In this holy letter, the Rebbe explains that one of the main dangers of the lifestyle of a married person (discussed earlier here) is that he or she ceases to yearn and strive for change. The Torah constantly urges a Jew to “rise higher in matters of holiness” (Berachos, 28a), and never remain static. However, the lifestyle of a married person (for the various reasons explained above) naturally fosters rigidity and coldness in matters of spirituality, and thus a married man or woman typically regards any deviation from this norm as, well, nuts. The Previous Rebbe regarded this aversion to inner change harshly.
In contrast, a true life of spirituality demands constant positive change and growth.
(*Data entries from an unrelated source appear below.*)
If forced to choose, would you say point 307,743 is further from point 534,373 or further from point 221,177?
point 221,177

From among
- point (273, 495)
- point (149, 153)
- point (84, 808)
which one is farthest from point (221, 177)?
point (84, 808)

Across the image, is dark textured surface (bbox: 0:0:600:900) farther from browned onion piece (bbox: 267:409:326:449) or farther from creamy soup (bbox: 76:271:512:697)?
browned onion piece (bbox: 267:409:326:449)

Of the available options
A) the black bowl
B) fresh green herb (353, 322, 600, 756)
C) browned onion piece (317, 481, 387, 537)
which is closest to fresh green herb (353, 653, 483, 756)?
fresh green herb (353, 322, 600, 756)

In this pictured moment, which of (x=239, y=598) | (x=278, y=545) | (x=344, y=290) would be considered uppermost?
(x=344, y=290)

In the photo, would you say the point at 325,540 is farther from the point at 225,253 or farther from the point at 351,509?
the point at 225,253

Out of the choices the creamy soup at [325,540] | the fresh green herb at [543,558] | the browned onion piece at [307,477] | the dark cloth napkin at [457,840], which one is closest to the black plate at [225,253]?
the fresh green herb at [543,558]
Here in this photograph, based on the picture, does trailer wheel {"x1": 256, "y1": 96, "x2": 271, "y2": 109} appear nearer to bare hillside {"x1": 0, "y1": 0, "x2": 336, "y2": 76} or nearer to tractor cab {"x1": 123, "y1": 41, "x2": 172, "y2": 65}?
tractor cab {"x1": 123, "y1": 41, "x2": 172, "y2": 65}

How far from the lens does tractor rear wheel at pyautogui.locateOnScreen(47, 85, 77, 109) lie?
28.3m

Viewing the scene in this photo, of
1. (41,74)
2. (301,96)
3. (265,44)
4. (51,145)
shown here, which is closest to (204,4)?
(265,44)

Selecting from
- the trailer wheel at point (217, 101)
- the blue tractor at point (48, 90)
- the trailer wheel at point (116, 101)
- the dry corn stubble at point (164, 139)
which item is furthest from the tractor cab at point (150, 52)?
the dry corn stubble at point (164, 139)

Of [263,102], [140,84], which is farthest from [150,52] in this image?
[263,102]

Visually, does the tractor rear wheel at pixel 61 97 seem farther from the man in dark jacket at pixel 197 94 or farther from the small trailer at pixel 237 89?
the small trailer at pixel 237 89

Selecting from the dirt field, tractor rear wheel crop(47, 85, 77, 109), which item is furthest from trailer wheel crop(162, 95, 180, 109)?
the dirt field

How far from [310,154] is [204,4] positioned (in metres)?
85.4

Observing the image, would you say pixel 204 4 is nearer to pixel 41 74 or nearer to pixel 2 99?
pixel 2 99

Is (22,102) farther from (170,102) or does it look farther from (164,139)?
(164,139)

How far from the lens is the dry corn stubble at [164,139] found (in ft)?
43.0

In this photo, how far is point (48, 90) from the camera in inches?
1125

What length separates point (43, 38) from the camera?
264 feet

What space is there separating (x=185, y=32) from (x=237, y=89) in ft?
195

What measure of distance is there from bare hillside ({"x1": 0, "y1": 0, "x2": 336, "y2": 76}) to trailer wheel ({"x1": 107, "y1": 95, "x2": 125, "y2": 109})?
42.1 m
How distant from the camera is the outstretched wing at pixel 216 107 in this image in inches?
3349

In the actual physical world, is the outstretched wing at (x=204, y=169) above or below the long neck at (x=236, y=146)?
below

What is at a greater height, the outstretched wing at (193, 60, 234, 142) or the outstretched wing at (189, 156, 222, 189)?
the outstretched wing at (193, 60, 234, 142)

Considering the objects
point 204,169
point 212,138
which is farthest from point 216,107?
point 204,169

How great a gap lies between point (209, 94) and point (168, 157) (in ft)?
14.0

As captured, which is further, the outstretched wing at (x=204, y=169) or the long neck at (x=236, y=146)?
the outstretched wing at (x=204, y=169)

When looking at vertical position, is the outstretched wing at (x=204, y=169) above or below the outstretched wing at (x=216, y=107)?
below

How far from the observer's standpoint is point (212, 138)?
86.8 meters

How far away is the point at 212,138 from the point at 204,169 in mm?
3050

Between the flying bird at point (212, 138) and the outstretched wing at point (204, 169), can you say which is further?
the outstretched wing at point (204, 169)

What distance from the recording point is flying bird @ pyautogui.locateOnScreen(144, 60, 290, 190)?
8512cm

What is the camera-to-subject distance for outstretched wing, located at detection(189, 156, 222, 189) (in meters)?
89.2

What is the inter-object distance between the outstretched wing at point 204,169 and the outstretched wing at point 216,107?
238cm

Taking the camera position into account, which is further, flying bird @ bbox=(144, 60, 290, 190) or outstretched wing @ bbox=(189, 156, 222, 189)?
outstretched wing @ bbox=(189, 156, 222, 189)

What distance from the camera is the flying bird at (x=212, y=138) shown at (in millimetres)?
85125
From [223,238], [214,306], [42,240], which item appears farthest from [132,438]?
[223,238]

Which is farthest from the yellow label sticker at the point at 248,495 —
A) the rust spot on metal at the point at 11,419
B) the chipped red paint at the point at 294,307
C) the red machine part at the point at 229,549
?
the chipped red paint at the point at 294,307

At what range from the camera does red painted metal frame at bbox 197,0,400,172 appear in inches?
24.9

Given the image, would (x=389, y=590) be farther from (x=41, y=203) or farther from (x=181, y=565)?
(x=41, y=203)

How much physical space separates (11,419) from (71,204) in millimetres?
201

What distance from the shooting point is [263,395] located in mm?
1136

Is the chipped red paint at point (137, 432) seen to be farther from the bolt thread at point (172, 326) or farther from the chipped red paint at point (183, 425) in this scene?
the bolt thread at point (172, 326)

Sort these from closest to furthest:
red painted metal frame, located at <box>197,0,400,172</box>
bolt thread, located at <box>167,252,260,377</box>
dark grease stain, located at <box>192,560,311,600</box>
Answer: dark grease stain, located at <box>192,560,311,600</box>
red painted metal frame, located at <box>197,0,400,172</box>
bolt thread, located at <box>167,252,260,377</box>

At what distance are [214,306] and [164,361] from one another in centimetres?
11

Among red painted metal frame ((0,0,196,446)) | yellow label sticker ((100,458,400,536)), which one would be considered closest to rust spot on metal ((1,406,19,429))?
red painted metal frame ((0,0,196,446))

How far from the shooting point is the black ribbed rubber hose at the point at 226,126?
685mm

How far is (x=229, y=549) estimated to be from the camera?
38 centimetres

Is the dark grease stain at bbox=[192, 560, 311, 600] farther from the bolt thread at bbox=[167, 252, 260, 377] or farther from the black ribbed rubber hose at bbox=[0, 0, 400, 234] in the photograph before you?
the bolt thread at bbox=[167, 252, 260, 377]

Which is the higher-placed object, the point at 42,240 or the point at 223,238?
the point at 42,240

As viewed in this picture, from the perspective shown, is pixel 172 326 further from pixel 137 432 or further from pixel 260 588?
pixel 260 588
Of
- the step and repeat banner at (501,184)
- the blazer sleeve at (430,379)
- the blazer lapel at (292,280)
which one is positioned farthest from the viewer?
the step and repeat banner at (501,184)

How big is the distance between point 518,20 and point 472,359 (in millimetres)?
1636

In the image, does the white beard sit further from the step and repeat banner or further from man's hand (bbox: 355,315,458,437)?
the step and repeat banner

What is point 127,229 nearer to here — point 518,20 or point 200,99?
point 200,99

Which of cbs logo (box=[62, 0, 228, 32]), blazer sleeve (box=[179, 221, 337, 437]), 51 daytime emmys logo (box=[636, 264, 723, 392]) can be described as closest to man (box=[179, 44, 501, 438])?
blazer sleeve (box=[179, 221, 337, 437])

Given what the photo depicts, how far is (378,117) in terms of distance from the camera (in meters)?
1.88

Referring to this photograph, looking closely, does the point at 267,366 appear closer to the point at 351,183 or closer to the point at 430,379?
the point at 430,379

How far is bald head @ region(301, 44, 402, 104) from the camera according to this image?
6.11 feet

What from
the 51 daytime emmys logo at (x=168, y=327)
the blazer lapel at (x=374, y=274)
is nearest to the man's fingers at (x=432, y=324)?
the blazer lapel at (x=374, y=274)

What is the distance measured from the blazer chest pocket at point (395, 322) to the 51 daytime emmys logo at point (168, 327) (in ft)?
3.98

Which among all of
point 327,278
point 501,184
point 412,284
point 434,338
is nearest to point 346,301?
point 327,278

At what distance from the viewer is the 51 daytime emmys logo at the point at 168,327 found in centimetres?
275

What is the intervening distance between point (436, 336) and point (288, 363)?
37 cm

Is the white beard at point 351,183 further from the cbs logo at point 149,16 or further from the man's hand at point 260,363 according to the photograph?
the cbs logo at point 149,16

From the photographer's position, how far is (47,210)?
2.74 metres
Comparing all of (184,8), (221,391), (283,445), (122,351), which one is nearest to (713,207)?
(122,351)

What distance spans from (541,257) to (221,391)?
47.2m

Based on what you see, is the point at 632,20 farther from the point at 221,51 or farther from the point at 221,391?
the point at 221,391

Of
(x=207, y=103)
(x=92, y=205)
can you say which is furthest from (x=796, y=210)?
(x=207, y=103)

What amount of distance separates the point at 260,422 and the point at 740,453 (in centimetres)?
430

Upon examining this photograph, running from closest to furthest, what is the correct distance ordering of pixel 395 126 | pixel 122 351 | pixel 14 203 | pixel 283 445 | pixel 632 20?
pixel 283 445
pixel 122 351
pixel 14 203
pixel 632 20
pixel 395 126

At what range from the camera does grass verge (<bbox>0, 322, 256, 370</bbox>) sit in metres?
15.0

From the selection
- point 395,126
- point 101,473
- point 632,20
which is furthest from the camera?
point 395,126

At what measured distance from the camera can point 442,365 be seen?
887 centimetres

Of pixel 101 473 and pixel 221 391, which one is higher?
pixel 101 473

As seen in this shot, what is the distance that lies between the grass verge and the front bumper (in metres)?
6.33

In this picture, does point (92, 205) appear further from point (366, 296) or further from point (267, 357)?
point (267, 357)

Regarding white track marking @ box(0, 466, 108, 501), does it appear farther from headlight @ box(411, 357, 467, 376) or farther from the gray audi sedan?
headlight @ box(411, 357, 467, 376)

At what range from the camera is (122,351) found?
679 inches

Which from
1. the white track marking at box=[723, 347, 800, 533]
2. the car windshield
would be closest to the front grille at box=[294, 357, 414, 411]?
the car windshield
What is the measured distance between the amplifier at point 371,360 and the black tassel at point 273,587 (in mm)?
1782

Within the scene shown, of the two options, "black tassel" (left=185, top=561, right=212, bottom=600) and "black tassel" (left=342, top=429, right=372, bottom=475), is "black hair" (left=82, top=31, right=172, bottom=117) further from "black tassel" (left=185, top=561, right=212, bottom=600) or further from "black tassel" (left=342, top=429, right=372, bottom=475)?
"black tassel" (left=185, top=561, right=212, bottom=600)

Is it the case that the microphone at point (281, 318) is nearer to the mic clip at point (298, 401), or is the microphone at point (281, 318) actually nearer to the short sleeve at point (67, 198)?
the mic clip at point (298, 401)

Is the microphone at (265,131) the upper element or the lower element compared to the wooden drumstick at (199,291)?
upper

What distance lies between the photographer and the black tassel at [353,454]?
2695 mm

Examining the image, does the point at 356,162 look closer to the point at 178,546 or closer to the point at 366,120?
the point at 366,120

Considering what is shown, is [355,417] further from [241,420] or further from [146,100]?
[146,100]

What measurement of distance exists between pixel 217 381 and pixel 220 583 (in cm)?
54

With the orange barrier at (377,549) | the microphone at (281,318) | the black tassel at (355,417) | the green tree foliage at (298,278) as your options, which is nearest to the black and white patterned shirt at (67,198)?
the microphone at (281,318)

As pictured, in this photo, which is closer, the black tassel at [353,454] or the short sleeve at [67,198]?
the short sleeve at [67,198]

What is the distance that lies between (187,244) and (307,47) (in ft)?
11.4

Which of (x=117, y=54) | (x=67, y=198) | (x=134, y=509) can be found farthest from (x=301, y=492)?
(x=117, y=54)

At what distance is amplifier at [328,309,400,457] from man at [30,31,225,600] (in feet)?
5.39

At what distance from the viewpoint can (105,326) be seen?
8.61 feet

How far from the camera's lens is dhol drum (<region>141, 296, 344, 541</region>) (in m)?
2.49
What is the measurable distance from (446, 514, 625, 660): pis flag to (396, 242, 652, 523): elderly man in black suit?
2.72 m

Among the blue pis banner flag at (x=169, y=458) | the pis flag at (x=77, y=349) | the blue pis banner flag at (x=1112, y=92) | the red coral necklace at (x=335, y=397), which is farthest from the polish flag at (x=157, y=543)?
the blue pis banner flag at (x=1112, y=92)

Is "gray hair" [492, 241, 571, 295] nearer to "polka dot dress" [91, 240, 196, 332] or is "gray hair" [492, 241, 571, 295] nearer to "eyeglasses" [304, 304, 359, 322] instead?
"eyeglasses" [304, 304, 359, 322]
This starts with a deep yearning, and culminates in concrete action.
The Previous Rebbe explains that this feeling was once typical, and calls us to restore this communal attitude:
... Although amongst Chabad chassidim there were different levels of knowledge, they all did Avodah. They worked on themselves. The regular working on oneself was based on the foundation that the way one is today is not good, and we have to become completely different.
I have already told what the chossid, Reb Gershon Dov [of Pahar], would often say after lengthy meditation, for he had tremendous ability for deep concentration. After the evening prayer and reciting the Shema upon retiring, which would often turn out to be in the late hours of the winter nights, [he could be overheard saying to himself]: “Do you hear, Gershon Ber? We have to wake up completely different.”
It was typical that when Chabad chassidim would gather for a farbrengen, the Rov (Rabbi of the community) would say about himself, “Am I really a Rov?” ... The melamed (teacher for children) suffered from troubles and did not have money to spend, but [although this may have jeopardized his personal income], he would say about himself, “Am I really a melamed?”
This demonstrates that in fact the intense dissatisfaction with one’s current level and the constant desire for inner change lie at the core of the Avodah (divine service) that characterizes Chassidus Chabad—the antithesis of “the attitudes of married people” described above.